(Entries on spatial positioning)
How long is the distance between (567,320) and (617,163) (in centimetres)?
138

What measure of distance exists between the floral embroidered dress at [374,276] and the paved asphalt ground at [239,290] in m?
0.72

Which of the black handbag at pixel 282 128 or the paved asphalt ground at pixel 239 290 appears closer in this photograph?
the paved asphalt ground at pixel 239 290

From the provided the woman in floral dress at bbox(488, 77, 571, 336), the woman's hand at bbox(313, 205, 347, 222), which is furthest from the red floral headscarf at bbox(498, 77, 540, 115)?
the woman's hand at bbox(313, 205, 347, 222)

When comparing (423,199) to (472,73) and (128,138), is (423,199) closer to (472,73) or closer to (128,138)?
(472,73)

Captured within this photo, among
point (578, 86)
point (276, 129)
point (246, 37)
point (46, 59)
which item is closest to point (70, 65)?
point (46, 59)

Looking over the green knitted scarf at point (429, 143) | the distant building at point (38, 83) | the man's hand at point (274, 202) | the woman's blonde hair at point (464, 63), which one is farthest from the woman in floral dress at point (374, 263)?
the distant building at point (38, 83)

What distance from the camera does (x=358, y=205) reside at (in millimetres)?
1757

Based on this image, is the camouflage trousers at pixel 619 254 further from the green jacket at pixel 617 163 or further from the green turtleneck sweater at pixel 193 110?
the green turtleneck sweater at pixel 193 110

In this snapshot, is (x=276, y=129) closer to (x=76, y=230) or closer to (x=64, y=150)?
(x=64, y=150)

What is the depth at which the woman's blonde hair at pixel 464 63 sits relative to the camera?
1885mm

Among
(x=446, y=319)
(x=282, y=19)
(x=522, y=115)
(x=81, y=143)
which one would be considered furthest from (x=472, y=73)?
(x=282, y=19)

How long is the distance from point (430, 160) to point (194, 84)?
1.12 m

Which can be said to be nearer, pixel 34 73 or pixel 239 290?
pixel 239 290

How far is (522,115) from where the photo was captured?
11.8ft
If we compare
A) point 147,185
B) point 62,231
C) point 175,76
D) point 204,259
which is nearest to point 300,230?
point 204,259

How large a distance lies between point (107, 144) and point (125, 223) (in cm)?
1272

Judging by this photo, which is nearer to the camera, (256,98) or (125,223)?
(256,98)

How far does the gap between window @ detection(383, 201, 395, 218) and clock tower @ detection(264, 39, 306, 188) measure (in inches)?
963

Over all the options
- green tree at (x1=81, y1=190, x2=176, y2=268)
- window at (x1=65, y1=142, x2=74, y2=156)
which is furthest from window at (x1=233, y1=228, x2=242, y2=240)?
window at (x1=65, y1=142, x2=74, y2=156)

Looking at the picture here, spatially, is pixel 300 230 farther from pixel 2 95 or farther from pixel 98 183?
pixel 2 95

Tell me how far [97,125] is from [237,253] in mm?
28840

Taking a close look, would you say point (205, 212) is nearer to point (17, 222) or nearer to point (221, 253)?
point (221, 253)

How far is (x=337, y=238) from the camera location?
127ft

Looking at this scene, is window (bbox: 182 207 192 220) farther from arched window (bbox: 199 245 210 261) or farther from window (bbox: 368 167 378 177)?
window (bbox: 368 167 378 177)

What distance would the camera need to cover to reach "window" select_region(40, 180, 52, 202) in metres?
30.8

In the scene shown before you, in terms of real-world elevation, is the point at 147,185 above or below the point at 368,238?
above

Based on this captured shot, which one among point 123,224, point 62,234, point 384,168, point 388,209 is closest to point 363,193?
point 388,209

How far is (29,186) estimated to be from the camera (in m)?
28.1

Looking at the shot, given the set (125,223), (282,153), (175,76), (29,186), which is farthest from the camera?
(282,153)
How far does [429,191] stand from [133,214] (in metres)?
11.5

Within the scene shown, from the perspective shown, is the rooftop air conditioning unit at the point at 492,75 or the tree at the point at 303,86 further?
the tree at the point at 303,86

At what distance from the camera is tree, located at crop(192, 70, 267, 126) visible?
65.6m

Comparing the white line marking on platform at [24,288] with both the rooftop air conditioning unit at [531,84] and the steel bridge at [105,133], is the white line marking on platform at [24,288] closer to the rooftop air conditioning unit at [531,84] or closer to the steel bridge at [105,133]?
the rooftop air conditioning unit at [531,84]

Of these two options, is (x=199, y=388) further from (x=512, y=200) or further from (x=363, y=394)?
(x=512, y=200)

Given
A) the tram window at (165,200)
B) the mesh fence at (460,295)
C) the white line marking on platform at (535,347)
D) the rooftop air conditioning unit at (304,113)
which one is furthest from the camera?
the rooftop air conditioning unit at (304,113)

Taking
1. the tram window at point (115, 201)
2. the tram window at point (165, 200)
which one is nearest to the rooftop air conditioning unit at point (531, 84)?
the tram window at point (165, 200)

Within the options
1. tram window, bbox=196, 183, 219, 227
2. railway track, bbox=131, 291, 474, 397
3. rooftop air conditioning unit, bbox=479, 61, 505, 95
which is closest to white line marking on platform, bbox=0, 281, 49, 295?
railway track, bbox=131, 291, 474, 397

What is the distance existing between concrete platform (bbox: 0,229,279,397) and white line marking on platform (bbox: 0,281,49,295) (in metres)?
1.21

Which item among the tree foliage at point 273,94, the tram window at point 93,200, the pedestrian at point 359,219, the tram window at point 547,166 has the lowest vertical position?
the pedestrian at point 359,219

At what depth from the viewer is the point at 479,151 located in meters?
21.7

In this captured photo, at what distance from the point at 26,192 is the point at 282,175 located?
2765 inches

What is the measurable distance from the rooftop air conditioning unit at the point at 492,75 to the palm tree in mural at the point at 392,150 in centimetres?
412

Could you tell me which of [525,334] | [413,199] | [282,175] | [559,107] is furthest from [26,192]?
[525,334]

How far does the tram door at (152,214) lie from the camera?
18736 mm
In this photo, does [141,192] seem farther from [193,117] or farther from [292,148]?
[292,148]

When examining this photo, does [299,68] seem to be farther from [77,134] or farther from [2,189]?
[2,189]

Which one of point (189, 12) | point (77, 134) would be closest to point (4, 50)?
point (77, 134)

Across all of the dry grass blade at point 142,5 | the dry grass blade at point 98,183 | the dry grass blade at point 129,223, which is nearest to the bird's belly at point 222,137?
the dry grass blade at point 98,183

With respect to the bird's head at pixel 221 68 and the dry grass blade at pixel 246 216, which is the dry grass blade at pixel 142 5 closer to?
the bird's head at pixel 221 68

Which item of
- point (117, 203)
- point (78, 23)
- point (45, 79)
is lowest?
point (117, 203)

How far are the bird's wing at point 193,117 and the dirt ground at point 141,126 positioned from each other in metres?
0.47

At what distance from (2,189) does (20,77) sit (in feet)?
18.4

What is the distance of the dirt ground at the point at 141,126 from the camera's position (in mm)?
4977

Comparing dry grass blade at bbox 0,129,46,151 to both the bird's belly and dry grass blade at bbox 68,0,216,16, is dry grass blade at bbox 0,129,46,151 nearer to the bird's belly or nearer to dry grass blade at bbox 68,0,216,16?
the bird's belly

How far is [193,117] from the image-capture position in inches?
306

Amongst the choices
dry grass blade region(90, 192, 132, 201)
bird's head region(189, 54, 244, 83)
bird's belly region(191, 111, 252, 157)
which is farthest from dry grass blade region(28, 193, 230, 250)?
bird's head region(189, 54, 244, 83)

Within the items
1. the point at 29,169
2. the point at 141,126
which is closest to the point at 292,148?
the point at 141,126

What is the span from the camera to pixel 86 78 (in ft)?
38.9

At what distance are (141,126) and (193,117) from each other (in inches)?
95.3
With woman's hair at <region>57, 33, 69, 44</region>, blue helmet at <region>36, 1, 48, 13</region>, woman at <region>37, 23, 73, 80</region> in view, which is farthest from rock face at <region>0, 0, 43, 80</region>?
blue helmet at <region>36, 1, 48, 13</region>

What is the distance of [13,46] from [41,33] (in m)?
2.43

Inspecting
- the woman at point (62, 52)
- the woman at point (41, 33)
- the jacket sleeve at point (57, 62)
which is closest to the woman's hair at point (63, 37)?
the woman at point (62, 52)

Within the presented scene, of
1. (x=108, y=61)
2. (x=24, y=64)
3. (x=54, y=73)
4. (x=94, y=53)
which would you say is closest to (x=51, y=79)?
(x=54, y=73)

§ PROBLEM
Give again the lines from the line holding "Within the items" through the close of the listing, both included, exactly as written and with nothing else.

§ ANSWER TO THE PROBLEM
Within the items
1. the point at 29,169
2. the point at 141,126
which is closest to the point at 292,148?
the point at 141,126

What is the span from the camera to pixel 86 78 (in ft)?
38.9

At what distance are (141,126) and (193,117) from each other (in inches)?
95.3
With woman's hair at <region>57, 33, 69, 44</region>, blue helmet at <region>36, 1, 48, 13</region>, woman at <region>37, 23, 73, 80</region> in view, which is farthest from rock face at <region>0, 0, 43, 80</region>?
blue helmet at <region>36, 1, 48, 13</region>

What is the distance of [13,46] from [41,33] (in m)?
2.43

Inspecting
- the woman at point (62, 52)
- the woman at point (41, 33)
- the jacket sleeve at point (57, 62)
which is closest to the woman's hair at point (63, 37)?
the woman at point (62, 52)

Within the presented scene, of
1. (x=108, y=61)
2. (x=24, y=64)
3. (x=54, y=73)
4. (x=94, y=53)
which would you say is closest to (x=51, y=79)?
(x=54, y=73)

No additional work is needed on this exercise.